When I tell people I work in PR, they give me one of two responses. They either say "Oh, so you're a professional spinner" or "What is that"? To which I respond, "absolutely not" or "let me explain".

Public Relations is communicating an image to a desired target. It's an ever-changing and fast-paced industry; there are various forms of public relations and different outlets to work in. Let's talk about the different forms of PR first.

  • External PR: Sharing company information with audiences outside of the corporation. Examples of how this is done include: writing press releases and sending them to the media, pitching company stories to reporters, coordinating interviews for TV, radio, magazines and newspapers, event planning and managing company Facebook and Twitter accounts.
  • Internal PR: Relaying information throughout the organization one works for. Updating information on the company's Intranet site or internal blog, writing and producing an employee newsletter and drafting company-wide e-mails.
  • Community relations: Spreading news about the company throughout the community it resides in. Methods to execute community relations depend on the size and location of the company. Many larger organizations have foundations that support local charities and schools. PR's job is to make sure the community knows how the organization gives back--whether that be by pitching the information to a reporter or posting pictures on the company's Facebook page.
  • Media relations: Disseminating information about the organization to TV and radio stations, newspapers, magazines and bloggers. Back when I went to school (I can't believe I just wrote that because it wasn't THAT long ago!) I learned about telling company stories to "traditional" print and broadcast reporters but in the past few years, "new" or "social" media has emerged and gained importance in the PR world.
  • Crisis communications: Managing communication within and outside of the organization during times of natural disaster, industry crisis or corporate chaos! PR's role in crisis communication is to have a plan developed before crap hits the fan and to execute that plan when the storm hits. You need to decide who is the face of your organization to the media, who relays information to employees and what information is to be shared.

And where can one "do" PR? Well, I like to break it down into three outlet categories:

  • Agency: Working for an agency allows PR professionals to disseminate information and communicate on behalf of multiple clients (the companies that hire the agency for projects) and also to promote the agency itself. (I work for Hiebing but I do PR for Hiebing and clients that hire us.)
  • Corporate: Handling communication needs for one organization. Examples: Kohl's department store, Mercury Marine, General Motors.
  • Non-profit: Managing messages and relaying information for non-profit organizations. Examples include Boys and Girls Club, Big Brothers/Big Sisters, some health care companies and causes like Relay for Life.
  • Often times, corporations (where corporate communicators work) and non-profits (where non-profit communicators work) will hire agencies to help with said corporations marketing and communications needs.

What PR all boils down to is telling stories to the people that need to hear them. Whether it's from one business to another in hopes of partnering together or whether it's from one company to consumers sharing the benefits and perks of that company's products.

You get your company in the news. You coordinate interviews between reporters and company spokespeople. You plan events. You monitor the media. You plan communication strategies for our company. You write. You edit. You write some more. You blog for your Alma Mater…. Wink wink.

* _Data below_
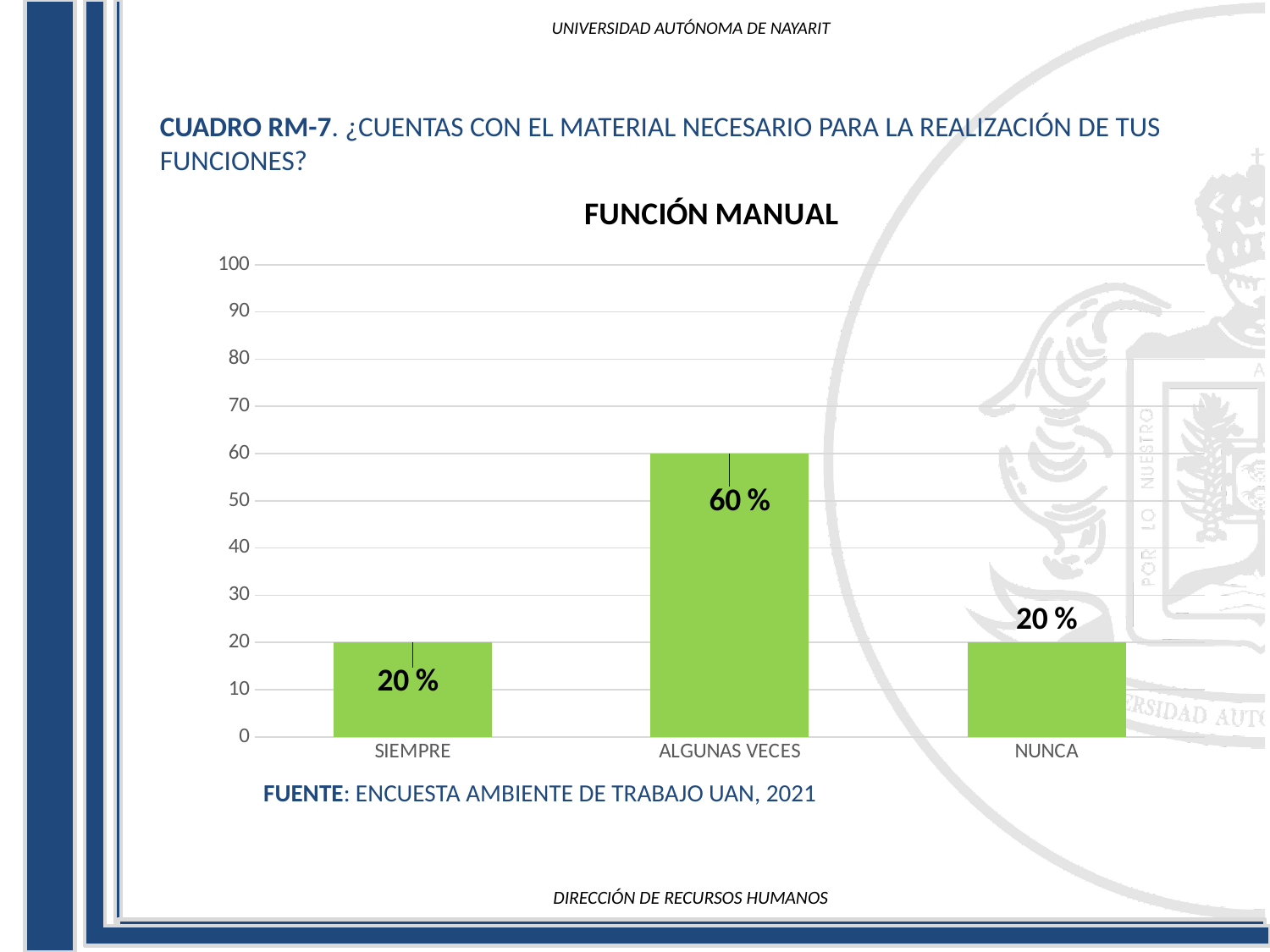
What is the title of the chart? FUNCIÓN MANUAL How many categories are shown on the x axis? 3 Which is larger, the value for ALGUNAS VECES or the value for NUNCA? ALGUNAS VECES What is the maximum value shown on the y axis? 100 What is the value for SIEMPRE? 20 % What is the value for ALGUNAS VECES? 60 % What is the value for NUNCA? 20 % Is the value for ALGUNAS VECES greater or less than 50? greater Which category has the highest value? ALGUNAS VECES What kind of chart is shown on the slide? bar chart What is the difference between the values for ALGUNAS VECES and SIEMPRE? 40 % Is the value for SIEMPRE greater or less than 30? less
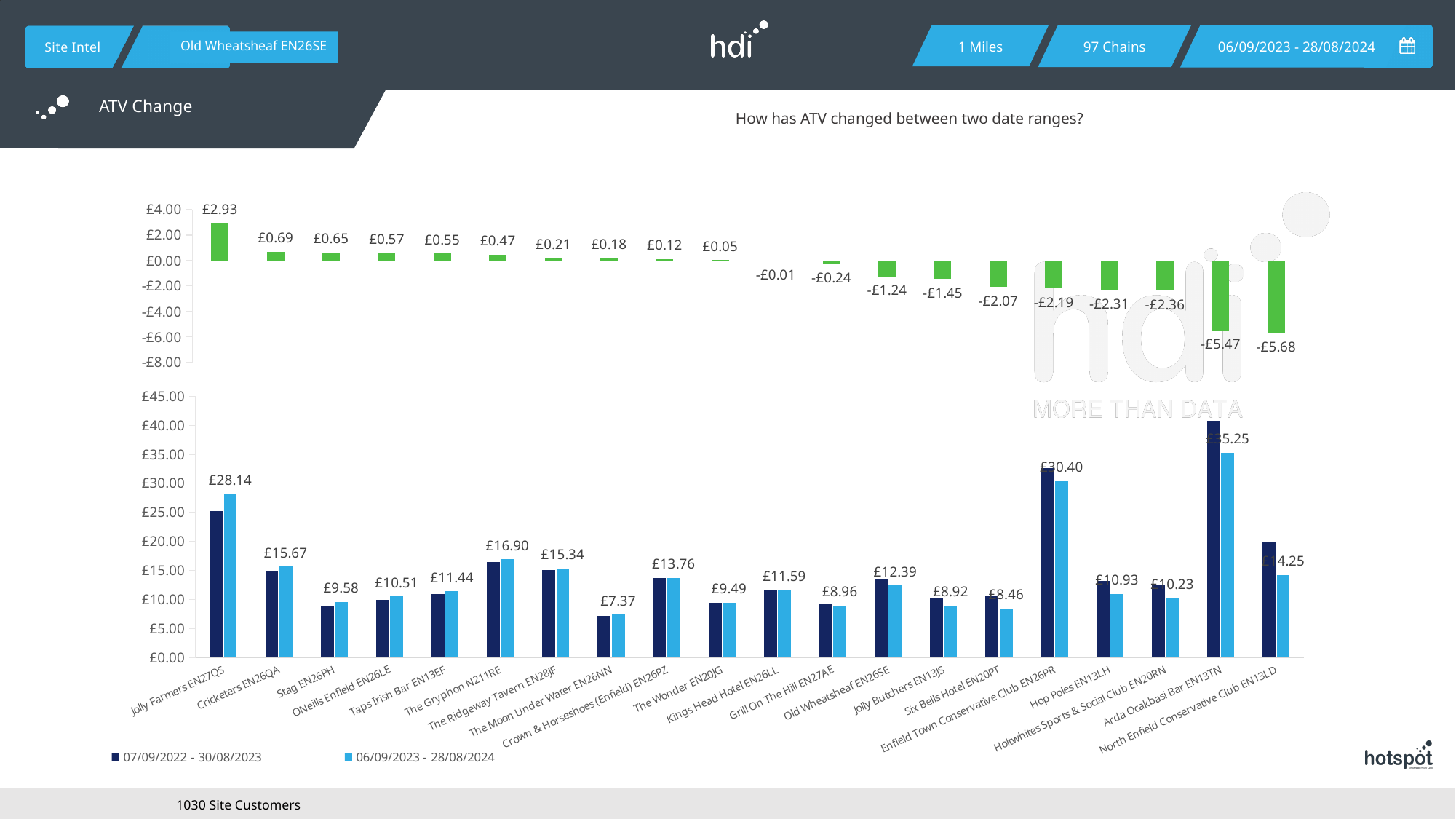
How many series does the legend of the bottom chart list? 2 In the top chart, what is the largest labelled value? £2.93 In the top chart, what is the smallest labelled value? -£5.68 In the bottom chart, which has the larger labelled 06/09/2023 - 28/08/2024 value: Enfield Town Conservative Club EN26PR or Old Wheatsheaf EN26SE? Enfield Town Conservative Club EN26PR In the bottom chart, is the 07/09/2022 - 30/08/2023 value for Arda Ocakbasi Bar EN13TN greater or less than £40.00? greater In the bottom chart, what is the difference between the labelled 06/09/2023 - 28/08/2024 values for Jolly Farmers EN27QS and Cricketers EN26QA? £12.47 In the bottom chart, what is the labelled value for Arda Ocakbasi Bar EN13TN in the 06/09/2023 - 28/08/2024 period? £35.25 What type of chart is the bottom chart? bar chart In the bottom chart, which category has the lowest labelled value for the 06/09/2023 - 28/08/2024 period? The Moon Under Water EN26NN In the bottom chart, which category has the highest labelled value for the 06/09/2023 - 28/08/2024 period? Arda Ocakbasi Bar EN13TN In the bottom chart, what is the labelled value for The Moon Under Water EN26NN in the 06/09/2023 - 28/08/2024 period? £7.37 How many categories are shown on the x axis of the bottom chart? 20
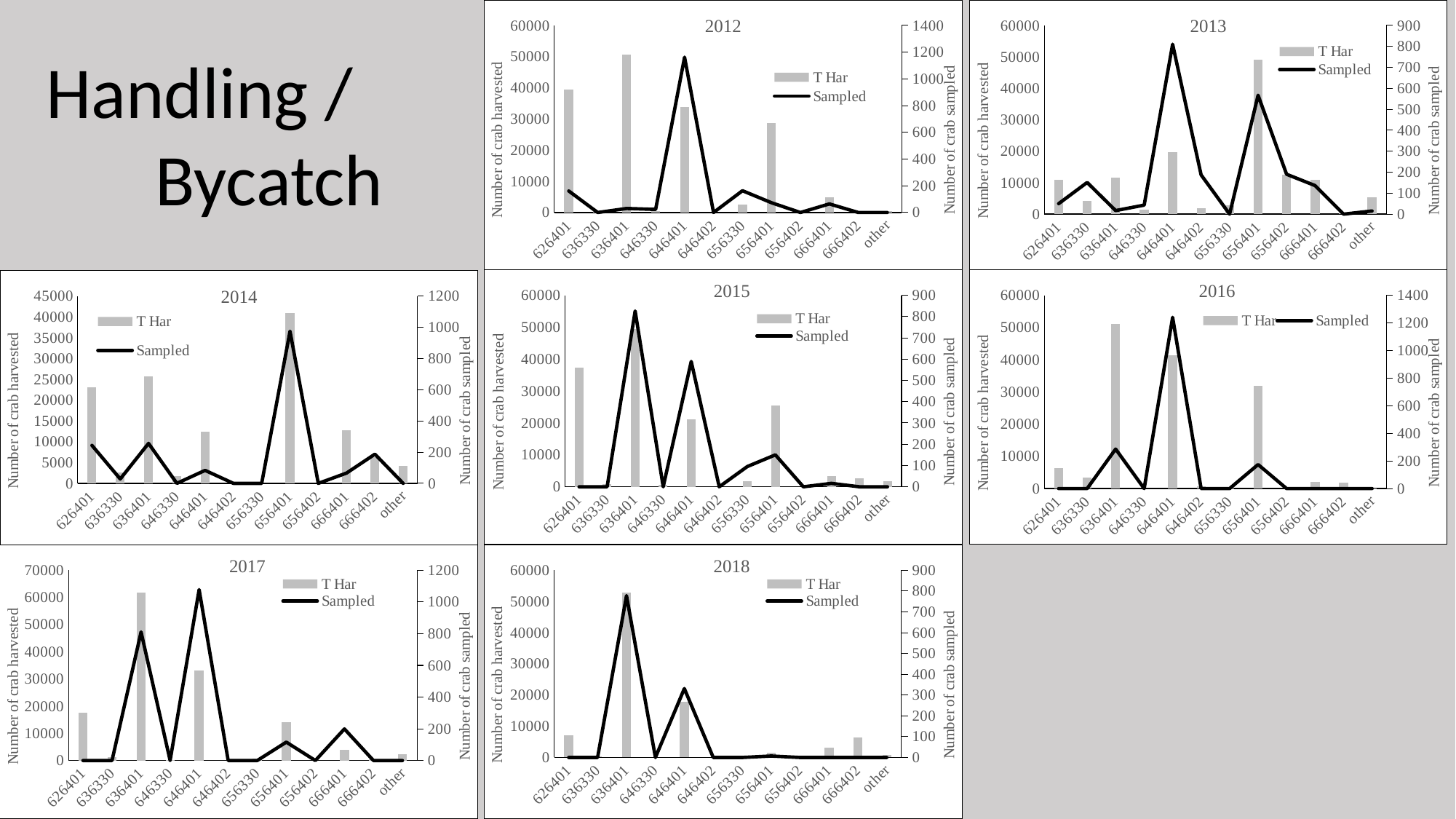
In the 2017 chart, which category has the highest T Har bar? 636401 How many series does the legend of the 2016 chart list? 2 How many charts are shown on the slide? 7 In the 2017 chart, which has the larger T Har value, 636401 or 646401? 636401 In the 2014 chart, which category has the tallest T Har bar? 656401 In the 2012 chart, is the T Har value for 626401 greater or less than 30000? greater How many categories are shown on the x axis of the 2015 chart? 12 In the 2014 chart, is the T Har value for 636401 greater or less than 20000? greater In the 2013 chart, at which category does the Sampled line reach its peak? 646401 What kind of chart is the 2018 chart? Combined bar and line chart In the 2018 chart, is the T Har value for 646401 greater or less than 20000? less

* _Exercise prompt_
Continue the piece on public relations from where it stops. The material has nothing to do with the piece on public relations.

* _Exercise answer_
If everything I mentioned above has you scratching your head in confusion, think of it this way. Without semi drivers, there wouldn't be products in the store for consumers to buy. Without PR practitioners, there wouldn't be stories on the news, in the paper or in magazines. We're the link--and, like truck drivers, we often go unnoticed. But if you take us away, uh oh, you're in trouble!

I hope you all had a happy holiday. I know it's been a few weeks since I last wrote (what can I say, except the truth: things got busy-busy-busy at work) but I've got big plans for the blog in 2010--including highlighting Northern alums from around the country.

Until then, Go ‘cats!

Kim


Dec. 7, 2009
Back on the grind

After a four-day weekend of family gatherings, Christmas decorating and sweet potatoes-a-plenty, it's time to put my PR hat back on and focus on the week ahead. As I mentioned in my first blog entry, I work for Hiebing, an integrated marketing and brand development agency in Madison, Wis. Since the purpose of this blog is to expose you to life after NMU, I think the first thing to do is explain Hiebing - where we are, what we do and how we roll.

Let's start with the fun stuff: Hiebing was named after our founder, Roman Hiebing. While he's retired, his legacy lives on through his published work, successful campaigns and 51 employees. We're the largest agency in Madison and we're located downtown, right off "the square"--the block of streets around Wisconsin's capital building. Our building is an old church. That's right. We converted a church into a hub for design, copy-writing and marketing.

So what do we do inside the building? Work hard and play hard, of course! Companies hire us to do a combination of things under the big themes of marketing, research, public relations, design and interactive services. We develop brand identities, rename products, create and design websites, disseminate news across local, trade or international markets, coordinate photo shoots, secure media space and research target markets.

And what does all that mean? Company A has a new product. We work with reporters to get that story in the paper and on TV. Company B is just starting and needs an identity - something that consumers will remember. We research what types of people will use Company B's services and develop an integrated marketing plan to help shape the brand, promote the company and tell the company's story to the people who will patronize Company B. Company C has been around for 100 years and needs a fresh image. We dig to discover what consumers love about that company, how we can incorporate that into messaging and where the company needs to overhaul its marketing tactics. Company D needs production help so we shoot and edit commercials, create annual reports and design and produce collateral pieces (brochures, signs, etc) for it throughout the year.

Take a minute to think about all the places you're influenced by brands: product placements on your favorite TV show. Ads splattered on the bus you ride on your morning commute. Commercials. In-store coupons. The sponsor of your favorite team's park. Billboards. Marketing touches everything - and that's exciting and a tiny bit scary if you really think about it! Regardless of how far and wide marketing and public relations expands, I love being a part of it. I'll share more about the PR department (since that's where I work and what my degree is in!) in the next entry.

More to come -

Kim


Nov. 23, 2009
Give Thanks

Thanksgiving or fall harvest bannerNo doubt about it, It's been a tough year for our great country. Whether you're reading this and you're in your senior year of high school or you're an alum who has been working for 25 years, I'm sure you have felt the effects of the economic slowdown. Perhaps one of your parents lost his or her job or you're fighting to show your worth at work as rumors of layoffs escalate. Regardless of the economic situation you find yourself in, I want to encourage each of you to be thankful for something this week.

It's so easy to get caught up in all the bad things going on around us that we forget to stop and realize that it's the little things in life that mean so much:

Health. Having shoes on our feet. Solving a problem. Happiness. Learning to play guitar. Hearing a song that brings back memories. Packer victories. A smile from a stranger. An unexpected compliment. A new baby. Leaving work an hour late and not getting stuck in 5:00 p.m. traffic!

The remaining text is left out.